Locuteur du respect
De l’Est mosellan aux banlieues d’Europe, Hervé Atamaniuk, directeur des affaires culturelles de Sarreguemines, n’a jamais cessé de prôner le respect des langues et des cultures.
La rubrique « langues » de son CV mentionne le français, le francique, l’allemand, l’anglais et un « intérêt pour l’ensemble des langues nationales, régionales et minoritaires ». Intérêt est peu dire. La passion d’Hervé Atamaniuk remonte à loin. Ukrainien arrivé dans l’Est mosellan après avoir fui l’Allemagne nazie, son grand-père devint spontanément traducteur, au fond de la mine, afin d’aider ses collègues slaves auxquels personne ne demandait de papiers pour venir extraire le charbon lorrain.
Homme de cultures. Natif de Saint-Avold, dans le bassin houiller, Hervé Atamaniuk parle platt dès l’enfance et se garde bien d’oublier ce trésor.
Dans les années 80, j’ai découvert à l’occasion du combat commun des militants lorrains, sarrois et luxembourgeois contre l’implantation de la centrale nucléaire de Cattenom, que le platt nous permettait de nous comprendre. Il ouvre aussi la voie au yiddish, à l’allemand, au néerlandais.
Hervé Atamaniuk, président de la Fédération pour le lothringa platt.
Attaché à son terroir francique et ouvert à toutes les cultures, il trouve naturellement sa voie dans l’Action culturelle du bassin houiller lorrain, fondée à la fin des années 70. Dix ans durant, Hervé Atamaniuk se sent chez lui dans ce lieu d’accueil et de culture. Il en est pourtant « éjecté » dans la foulée de l’alternance municipale, en 1995.
Mon grand-père disait qu’il faut toujours être là pour accueillir l’ennemi. Je suis donc resté à mon bureau, tout seul, jusqu’à ce que le concierge, catastrophé, soit sommé d’appeler la police municipale pour me déloger.
Hervé Atamaniuk, président de la Fédération pour le lothringa platt.
Le Mosellan rejoint alors Strasbourg et Jean Hurstel, ancien directeur de l’Action culturelle du bassin houiller lorrain, qui dirige La Laiterie, centre européen de la jeune création. Il y devient directeur du réseau Banlieues d’Europe, créé dans le bassin houiller lorrain en 1990. Pendant sept ans, il organise des rencontres et des séminaires européens dont « Culture et solidarité », à Valence (Espagne) en 1998, « Pour mémoires », à Lille et Roubaix en 1999, ou encore « Arts, culture et solidarité », à Glasgow (Ecosse) en 2000.
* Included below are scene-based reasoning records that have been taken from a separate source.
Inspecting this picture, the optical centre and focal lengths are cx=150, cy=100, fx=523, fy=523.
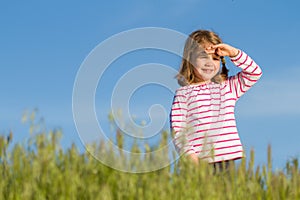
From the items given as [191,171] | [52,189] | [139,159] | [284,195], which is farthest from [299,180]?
[52,189]

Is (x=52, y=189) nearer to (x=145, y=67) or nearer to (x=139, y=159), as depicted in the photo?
(x=139, y=159)

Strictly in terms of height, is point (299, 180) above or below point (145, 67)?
below

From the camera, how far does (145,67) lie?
3.96 m

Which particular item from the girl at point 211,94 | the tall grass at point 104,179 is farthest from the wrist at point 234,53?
the tall grass at point 104,179

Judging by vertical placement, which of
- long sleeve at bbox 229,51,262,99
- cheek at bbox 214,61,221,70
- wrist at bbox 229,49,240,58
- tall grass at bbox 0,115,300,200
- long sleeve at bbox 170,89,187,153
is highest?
wrist at bbox 229,49,240,58

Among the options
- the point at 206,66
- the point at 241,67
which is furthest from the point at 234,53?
the point at 206,66

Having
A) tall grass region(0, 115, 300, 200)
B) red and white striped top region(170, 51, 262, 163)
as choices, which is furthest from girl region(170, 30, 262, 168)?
tall grass region(0, 115, 300, 200)

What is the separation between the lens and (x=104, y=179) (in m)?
2.90

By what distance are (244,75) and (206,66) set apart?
347 mm

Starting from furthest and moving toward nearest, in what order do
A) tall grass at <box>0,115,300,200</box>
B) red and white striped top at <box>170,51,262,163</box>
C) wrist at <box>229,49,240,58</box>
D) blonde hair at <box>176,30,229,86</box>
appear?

Profondément ancré dans sa culture locale, Hervé a acquis une dimension européenne remarquable qu’il exprime aujourd’hui dans l’espace Sarre-Lorraine-Luxembourg.
Jean Hurstel
Passeur
Mais les terres du francique manquent au Mosellan. En 2002, il accepte avec enthousiasme la direction des affaires culturelles de Sarreguemines. Il y exprime ses passions, organisant notamment le festival du blues et du jazz, celui des arts de rue ou de la langue francique et des langues de France.
Père de cinq enfants, Hervé Atamaniuk est également devenu enseignant. Intervenant à la maison des sciences de l’homme de l’université Paul-Verlaine à Metz, il évoque le fonctionnement et les dysfonctionnements de la grande région Sarre-Lorraine-Luxembourg. Il rappelle à une jeunesse parfois oublieuse que les clichés mènent à la guerre et valorise avec ferveur la richesse des langues et des cultures.
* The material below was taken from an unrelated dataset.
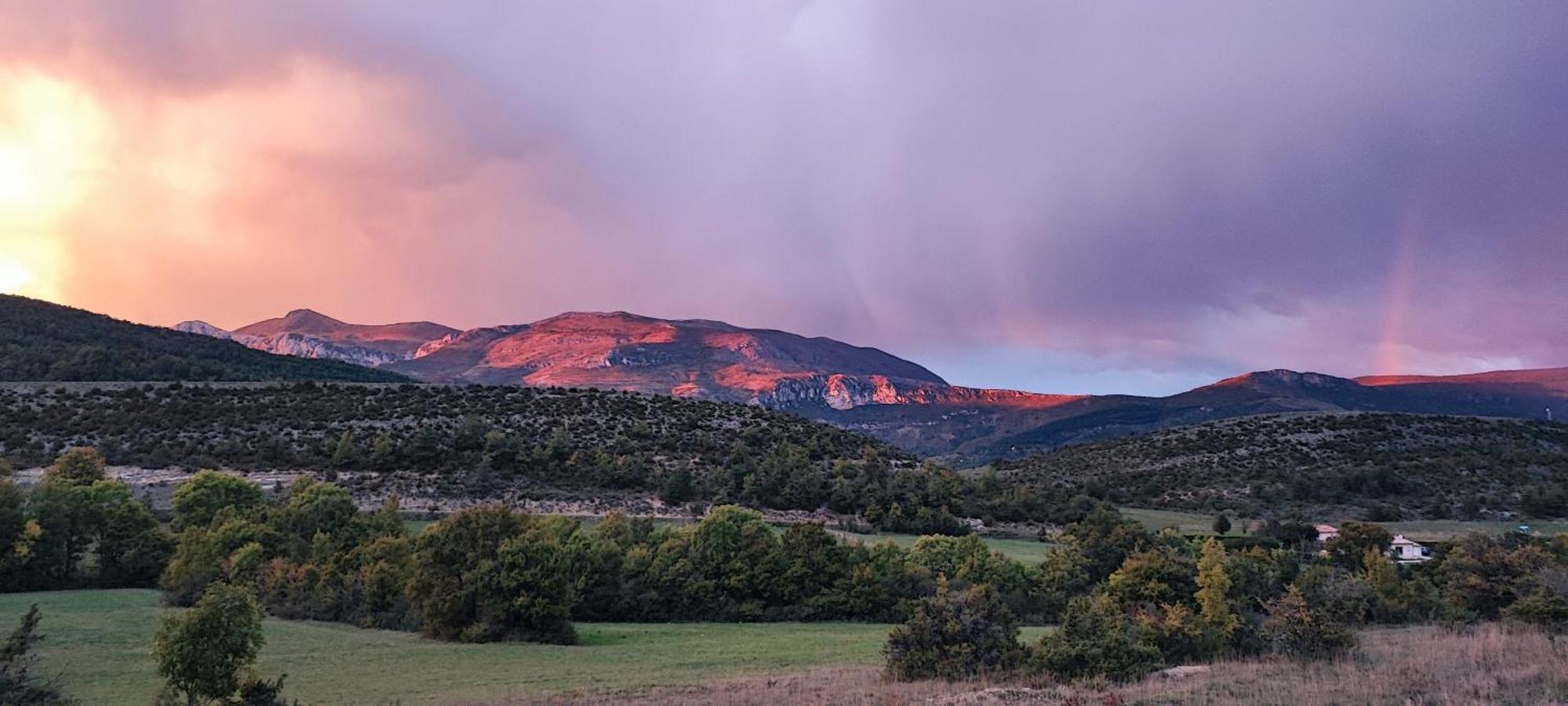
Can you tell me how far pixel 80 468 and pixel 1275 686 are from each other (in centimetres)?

Ce sont les Etats qui décident qu’un parler sera une sur-langue ou une sous-langue. Aujourd’hui, les gamins de banlieue préfèrent ne pas dire qu’ils parlent créole ou arabe à la maison. J’y retrouve les mécanismes d’exclusion de mon enfance, lorsque les professeurs nous renvoyaient que notre platt n’était ni du français, ni du bon allemand.
Hervé Atamaniuk
BIO-EXPRESS
- 19 décembre 1961 : naissance à Saint-Avold (Moselle).
- 1985 : intègre l’Action culturelle du bassin houiller lorrain, dont il devient le président.
- Depuis 1990 : président de la Fédération pour le lothringa platt.
- 1996 : directeur du réseau Banlieues d’Europe.
- Depuis 2002 : directeur des affaires culturelles de la ville de Sarreguemines.